Selected passage:

==================================================

- Type: Canonical text Quasicanonical text Paracanonical text
- Parent: Khuddaka Nikāya
- Attribution: Mahākaccāna; Bhāṇaka
- Abbreviation: Pe; Peṭ

= Peṭakopadesa =

Buddhist scripture in the Pali Canon

The Petakopadesa is a Buddhist scripture, sometimes included in the Khuddaka Nikaya of the Pali Canon of Theravada Buddhism.

== History ==

=== Origin ===
The nature of this book is a matter of some disagreement among scholars. The translator, supported by Professor George Bond of Northwestern University, holds it is a guide to those who understand the teaching in presenting it to others. However, A. K. Warder, Professor Emeritus of Sanskrit in the University of Toronto, maintains that it covers all aspects of interpretation, not just that.

==================================================

Given task 1:
In the Peṭakopadesa text, which university is A. K. Warder Professor Emeritus of Sanskrit at?
Given task 2:
Extend the Peṭakopadesa text with a few more sentences, picking up right after its last one.
The listing that comes next is from a different source.

==================================================

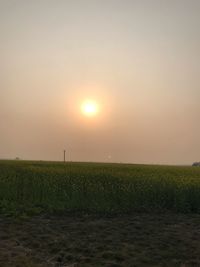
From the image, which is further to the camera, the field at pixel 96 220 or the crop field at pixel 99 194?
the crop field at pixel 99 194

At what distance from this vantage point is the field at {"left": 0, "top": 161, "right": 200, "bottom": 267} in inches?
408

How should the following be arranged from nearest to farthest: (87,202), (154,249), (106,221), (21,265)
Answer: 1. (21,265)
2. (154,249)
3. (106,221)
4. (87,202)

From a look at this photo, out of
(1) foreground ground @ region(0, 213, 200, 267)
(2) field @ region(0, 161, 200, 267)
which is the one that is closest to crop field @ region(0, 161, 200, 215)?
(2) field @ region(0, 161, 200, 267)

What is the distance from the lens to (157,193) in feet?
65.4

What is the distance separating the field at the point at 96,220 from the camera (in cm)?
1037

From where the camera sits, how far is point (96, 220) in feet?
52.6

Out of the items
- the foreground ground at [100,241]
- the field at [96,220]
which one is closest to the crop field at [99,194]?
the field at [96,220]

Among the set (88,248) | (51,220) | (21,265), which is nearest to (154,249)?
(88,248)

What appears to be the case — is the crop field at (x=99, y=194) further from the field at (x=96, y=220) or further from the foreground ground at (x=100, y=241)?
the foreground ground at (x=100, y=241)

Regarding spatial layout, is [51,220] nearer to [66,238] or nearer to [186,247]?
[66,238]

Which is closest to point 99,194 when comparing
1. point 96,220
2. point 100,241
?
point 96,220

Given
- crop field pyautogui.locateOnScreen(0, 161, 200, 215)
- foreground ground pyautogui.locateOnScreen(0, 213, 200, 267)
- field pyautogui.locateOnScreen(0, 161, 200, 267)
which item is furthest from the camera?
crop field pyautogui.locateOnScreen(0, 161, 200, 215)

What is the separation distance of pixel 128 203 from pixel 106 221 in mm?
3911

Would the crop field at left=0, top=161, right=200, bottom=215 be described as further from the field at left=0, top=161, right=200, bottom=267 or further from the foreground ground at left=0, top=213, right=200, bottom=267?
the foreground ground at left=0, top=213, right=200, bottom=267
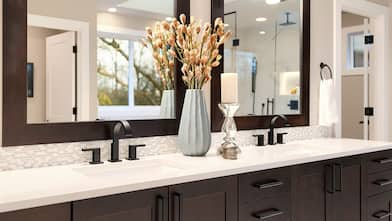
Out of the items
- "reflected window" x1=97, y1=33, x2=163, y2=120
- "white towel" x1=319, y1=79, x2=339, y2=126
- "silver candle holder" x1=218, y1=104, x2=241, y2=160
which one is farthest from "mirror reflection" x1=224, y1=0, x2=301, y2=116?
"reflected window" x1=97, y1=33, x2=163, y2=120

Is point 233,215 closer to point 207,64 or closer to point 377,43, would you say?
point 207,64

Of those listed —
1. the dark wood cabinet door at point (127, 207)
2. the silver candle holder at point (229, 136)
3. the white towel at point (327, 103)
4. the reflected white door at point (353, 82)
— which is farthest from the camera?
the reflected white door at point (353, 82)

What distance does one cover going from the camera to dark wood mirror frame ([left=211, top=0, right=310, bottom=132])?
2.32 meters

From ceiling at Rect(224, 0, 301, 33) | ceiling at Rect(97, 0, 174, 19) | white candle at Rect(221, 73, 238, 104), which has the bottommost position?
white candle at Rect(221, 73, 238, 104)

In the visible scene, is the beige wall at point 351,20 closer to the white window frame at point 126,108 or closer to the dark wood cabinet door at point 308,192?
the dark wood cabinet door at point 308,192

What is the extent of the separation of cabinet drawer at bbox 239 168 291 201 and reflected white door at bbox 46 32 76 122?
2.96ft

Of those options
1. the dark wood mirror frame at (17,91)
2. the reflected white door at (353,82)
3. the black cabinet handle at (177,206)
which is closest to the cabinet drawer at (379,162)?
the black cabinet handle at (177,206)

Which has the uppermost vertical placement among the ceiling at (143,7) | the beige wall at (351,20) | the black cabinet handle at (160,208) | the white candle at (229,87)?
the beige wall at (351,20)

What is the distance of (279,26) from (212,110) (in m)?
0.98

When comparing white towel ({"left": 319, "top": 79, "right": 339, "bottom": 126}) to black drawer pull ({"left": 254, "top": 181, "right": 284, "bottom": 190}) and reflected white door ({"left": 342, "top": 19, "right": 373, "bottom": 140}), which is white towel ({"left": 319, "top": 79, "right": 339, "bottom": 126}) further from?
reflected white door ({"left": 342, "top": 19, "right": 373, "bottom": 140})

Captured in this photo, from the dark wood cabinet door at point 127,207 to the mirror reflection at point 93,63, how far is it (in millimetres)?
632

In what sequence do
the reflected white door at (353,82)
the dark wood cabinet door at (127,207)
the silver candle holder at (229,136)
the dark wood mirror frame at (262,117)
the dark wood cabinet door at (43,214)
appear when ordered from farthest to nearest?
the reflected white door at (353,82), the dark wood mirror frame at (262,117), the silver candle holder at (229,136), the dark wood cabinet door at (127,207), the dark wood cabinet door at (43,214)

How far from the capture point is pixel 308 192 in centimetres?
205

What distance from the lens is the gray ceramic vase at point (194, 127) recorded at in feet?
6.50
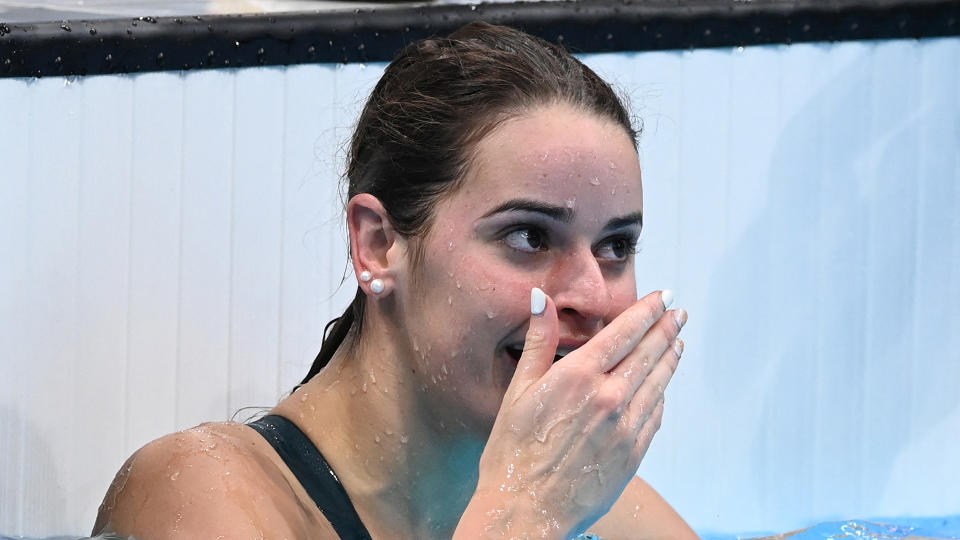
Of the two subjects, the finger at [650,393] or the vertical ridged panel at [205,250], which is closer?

==================================================

Expected output 1:
The University of Toronto.

Expected output 2:
The text is often connected to another para-canonical text, the Nettipakaraṇa. Oskar von Hinüber suggests that both of these texts originated from outside the Theravada tradition as handbooks on the interpretation of the sutras.

According to the chapter colophons, the book was composed by the Buddha's disciple Kaccana (or Kaccayana). Scholars do not take this literally, though the translator mentions that the methods may go back to him.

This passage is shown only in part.